Re: [PATCH] acpi: cpuhp: fix guest-visible maximum access size to the legacy reg block

Christian Ehrhardt Thu, 02 Mar 2023 00:37:02 -0800

On Wed, Mar 1, 2023 at 9:04 AM Laszlo Ersek <ler...@redhat.com> wrote:
>
> Hello Christian,
>
> On 3/1/23 08:17, Christian Ehrhardt wrote:
> > On Thu, Jan 5, 2023 at 8:14 AM Laszlo Ersek <ler...@redhat.com> wrote:
> >>
> >> On 1/4/23 13:35, Michael S. Tsirkin wrote:
> >>> On Wed, Jan 04, 2023 at 10:01:38AM +0100, Laszlo Ersek wrote:
> >>>> The modern ACPI CPU hotplug interface was introduced in the following
> >>>> series (aa1dd39ca307..679dd1a957df), released in v2.7.0:
> >>>>
> >>>>   1  abd49bc2ed2f docs: update ACPI CPU hotplug spec with new protocol
> >>>>   2  16bcab97eb9f pc: piix4/ich9: add 'cpu-hotplug-legacy' property
> >>>>   3  5e1b5d93887b acpi: cpuhp: add CPU devices AML with _STA method
> >>>>   4  ac35f13ba8f8 pc: acpi: introduce AcpiDeviceIfClass.madt_cpu hook
> >>>>   5  d2238cb6781d acpi: cpuhp: implement hot-add parts of CPU hotplug
> >>>>                   interface
> >>>>   6  8872c25a26cc acpi: cpuhp: implement hot-remove parts of CPU hotplug
> >>>>                   interface
> >>>>   7  76623d00ae57 acpi: cpuhp: add cpu._OST handling
> >>>>   8  679dd1a957df pc: use new CPU hotplug interface since 2.7 machine 
> >>>> type
> >>>>
> > ...
> >>
> >> The solution to the riddle
> >
> > Hi,
> > just to add to this nicely convoluted case an FYI to everyone involved
> > back then,
> > the fix seems to have caused a regression [1] in - as far as I've
> > found - an edge case.
> >
> > [1]: https://gitlab.com/qemu-project/qemu/-/issues/1520
>
> After reading the gitlab case, here's my theory on it:
>
> - Without the patch applied, the CPU hotplug register block in QEMU is
> broken. Effectively, it has *always* been broken; to put it differently,
> you have most likely *never* seen a QEMU in which the CPU hotplug
> register block was not broken. The reason is that the only QEMU release
> without the breakage (as far as a guest could see it!) was v5.0.0, but
> it got exposed to the guest as early as v5.1.0 (IOW, in the 5.* series,
> the first stable release already exposed the issue), and the symptom has
> existed since (up to and including 7.2).
>
> - With the register block broken, OVMF's multiprocessing is broken, and
> the random chaos just happens to play out in a way that makes OVMF think
> it's running on a uniprocessor system.
>
> - With the register block *fixed* (commit dab30fbe applied), OVMF
> actually boots up your VCPUs.
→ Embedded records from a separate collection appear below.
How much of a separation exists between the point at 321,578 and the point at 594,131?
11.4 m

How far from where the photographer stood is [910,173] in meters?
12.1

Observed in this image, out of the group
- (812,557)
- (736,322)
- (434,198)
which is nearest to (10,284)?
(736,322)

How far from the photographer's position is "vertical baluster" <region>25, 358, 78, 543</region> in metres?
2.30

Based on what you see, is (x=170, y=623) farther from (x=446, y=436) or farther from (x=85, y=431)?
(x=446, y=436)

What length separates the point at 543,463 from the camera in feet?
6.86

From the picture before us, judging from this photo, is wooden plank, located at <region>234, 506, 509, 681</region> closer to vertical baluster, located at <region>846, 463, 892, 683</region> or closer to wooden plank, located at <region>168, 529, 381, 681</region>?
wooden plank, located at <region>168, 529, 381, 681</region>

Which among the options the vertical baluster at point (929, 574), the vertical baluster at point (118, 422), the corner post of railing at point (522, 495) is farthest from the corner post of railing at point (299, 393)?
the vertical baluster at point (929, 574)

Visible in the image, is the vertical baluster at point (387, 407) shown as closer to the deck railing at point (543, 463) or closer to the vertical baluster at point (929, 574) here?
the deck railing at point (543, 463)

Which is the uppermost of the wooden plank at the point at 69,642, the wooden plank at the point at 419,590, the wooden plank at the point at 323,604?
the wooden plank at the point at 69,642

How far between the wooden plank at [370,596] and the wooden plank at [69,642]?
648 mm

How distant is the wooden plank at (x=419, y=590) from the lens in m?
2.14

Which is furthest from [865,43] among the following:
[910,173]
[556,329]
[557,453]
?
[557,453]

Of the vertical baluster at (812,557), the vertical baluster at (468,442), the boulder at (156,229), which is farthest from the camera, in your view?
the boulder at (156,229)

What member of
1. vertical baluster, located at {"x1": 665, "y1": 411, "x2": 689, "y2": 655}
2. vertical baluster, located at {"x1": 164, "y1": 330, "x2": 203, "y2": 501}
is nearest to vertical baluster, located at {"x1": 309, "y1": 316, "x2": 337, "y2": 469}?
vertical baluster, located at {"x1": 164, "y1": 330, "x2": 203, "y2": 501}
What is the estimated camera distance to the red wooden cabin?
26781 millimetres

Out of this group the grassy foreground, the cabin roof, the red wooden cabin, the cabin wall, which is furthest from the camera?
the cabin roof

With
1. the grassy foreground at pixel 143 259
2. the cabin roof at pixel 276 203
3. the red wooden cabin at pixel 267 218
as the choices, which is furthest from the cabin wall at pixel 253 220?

With MT-TCG, this translates to as many
> host-side VCPU threads running in your QEMU process as you have VCPUs.
>
> - Furthermore, if your OVMF build includes the SMM driver stack, then
> each UEFI variable update will require all VCPUs to enter SMM. All VCPUs
> entering SMM is a "thundering herd" event, so it seriously spins up all
> your host-side threads. (I assume the SMM-enabled binaries are what you
> refer to as "signed OVMF cases" in the gitlab ticket.)
>
> - If you overcommit the VCPUs (#vcpus > #pcpus), then your host-side
> threads will be competing for PCPUs. On s390x, there is apparently some
> bottleneck in QEMU's locking or in the host kernel or wherever else that
> penalizes (#threads > #pcpus) heavily, while on other host arches, the
> penalty is (apparently) not as severe.
>
> So, the QEMU fix actually "only exposes" the high penalty of the MT-TCG
> VCPU thread overcommit that appears characteristic of s390x hosts.
> You've not seen this symptom before because, regardless of how many
> VCPUs you've specified in the past, OVMF has never actually attempted to
> bring those up, due to the hotplug regblock breakage "masking" the
> actual VCPU counts (the present-at-boot VCPU count and the possible max
> VCPU count).


Thank you for the detailed thoughts - if we can confirm this we can
close the case as "it is odd that there is so much penalty, but =>
Won't Fix / Works as Intended"

> Here's a test you could try: go back to QEMU v5.0.0 *precisely*, and try
> to reproduce the symptom. I expect that it should reproduce.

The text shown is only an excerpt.